才能の無い自分では無理に笑顔を作らせることしかできなかった。それが悔しくて、申し訳なくて。力がない自分が憎かった。
涙を流し続ける片穂を、司は優しくなだめる。
「怪我は大丈夫だよ。気にしないで?」
「でも、でもぉ……」
少年の優しさが、さらに少女の胸を締め付ける。いっそ突き放してくれれば、楽になれるのに。

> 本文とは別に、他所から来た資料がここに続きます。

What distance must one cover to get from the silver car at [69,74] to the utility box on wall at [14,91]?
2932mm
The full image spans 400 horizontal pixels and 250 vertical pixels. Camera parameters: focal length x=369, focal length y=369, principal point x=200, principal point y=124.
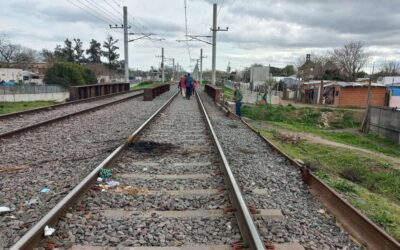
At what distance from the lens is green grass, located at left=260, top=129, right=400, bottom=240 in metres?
5.42

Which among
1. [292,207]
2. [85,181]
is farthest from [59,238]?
[292,207]

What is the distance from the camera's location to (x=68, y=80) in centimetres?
4997

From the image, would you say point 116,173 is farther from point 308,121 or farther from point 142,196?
point 308,121

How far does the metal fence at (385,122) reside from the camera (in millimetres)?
Result: 21375

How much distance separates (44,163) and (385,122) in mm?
21394

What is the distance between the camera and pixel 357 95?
Result: 4253 centimetres

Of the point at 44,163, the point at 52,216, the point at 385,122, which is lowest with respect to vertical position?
the point at 385,122

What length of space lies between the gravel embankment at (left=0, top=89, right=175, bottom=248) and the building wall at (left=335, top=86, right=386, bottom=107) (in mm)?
35034

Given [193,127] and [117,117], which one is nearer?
[193,127]

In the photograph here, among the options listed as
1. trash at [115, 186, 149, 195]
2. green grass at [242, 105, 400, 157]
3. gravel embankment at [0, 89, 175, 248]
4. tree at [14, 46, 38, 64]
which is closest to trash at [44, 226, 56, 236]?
gravel embankment at [0, 89, 175, 248]

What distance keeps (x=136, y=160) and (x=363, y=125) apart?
2237 cm

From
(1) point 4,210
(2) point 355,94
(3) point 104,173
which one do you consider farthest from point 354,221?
(2) point 355,94

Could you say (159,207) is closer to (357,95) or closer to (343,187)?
(343,187)

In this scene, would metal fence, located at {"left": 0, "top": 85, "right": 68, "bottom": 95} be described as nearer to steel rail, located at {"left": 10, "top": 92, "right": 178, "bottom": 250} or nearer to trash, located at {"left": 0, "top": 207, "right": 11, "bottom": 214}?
steel rail, located at {"left": 10, "top": 92, "right": 178, "bottom": 250}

そんな片穂の心を知らない司は、それでも片穂を励ます。
「この前ね、父さんが言ってたんだ。大切な女は死んでも守れって。だから、僕は構わないよ。何もできないなら、僕が片穂ちゃんを守るから!」
また、片穂が今まで言われたことのない言葉。
守ってくれるなんて、言われたことなどなかった。未熟だと、拙劣だと、様々なことを言われてきたが、守るだなんて言ってくれる人はいなかった。
温かい言葉が、片穂を優しく包み込む。
「……司……くん」
司は今朝と同じ様に、片穂に手を差し出す。
「だから、安心して! さぁ、早く家に―――」
言葉の途中で司は息がつまり、胸を押さえて苦しむ。
「司……くん?」
心配そうに顔を覗き込む片穂に、司は再び笑顔を作るが、今回ばかりは笑えるほどの余裕はなく、少しばかり口角を上げるだけだった。

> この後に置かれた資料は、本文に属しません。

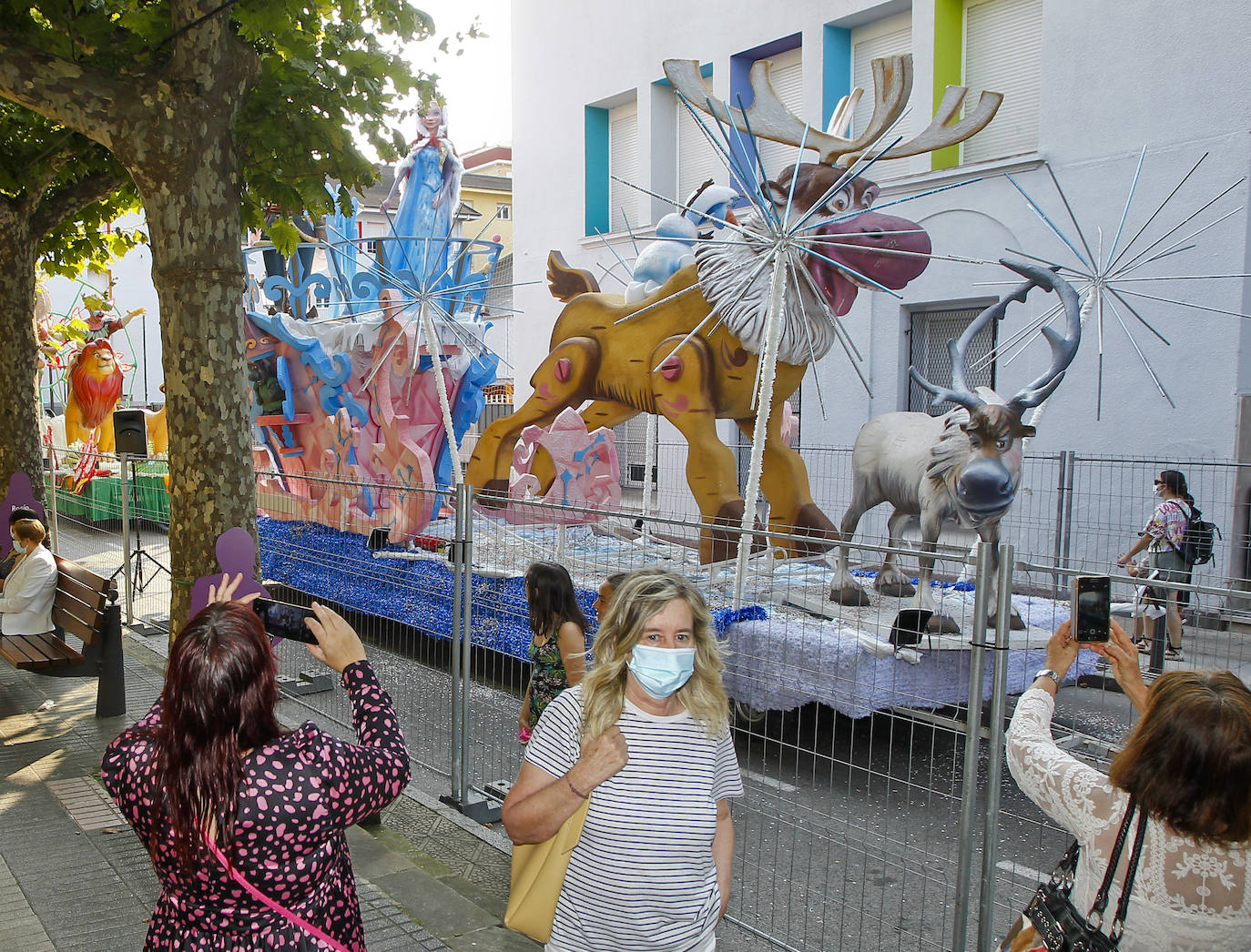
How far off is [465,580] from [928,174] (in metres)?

「だい……じょう、ぶ。たまに…胸が苦しくなるけど……すぐに、よく…なる…」
発言の内容とは裏腹に、司の苦痛は大きさを増す。苦しみに負けて膝を地面に落とし、そのまま体の力は抜け落ち、司は胸を押さえたままうつ伏せに倒れる。
「司くん! 大丈夫⁉︎ 司くん!」
片穂は司を仰向けにして容態を確認するが、そこで片穂が感じたものは自分の予想を大きく超えるものであった。
「命が……削れてる」
まるで人智を超えた巨大で邪悪な力が、司の命を削り落そうとしているようであった。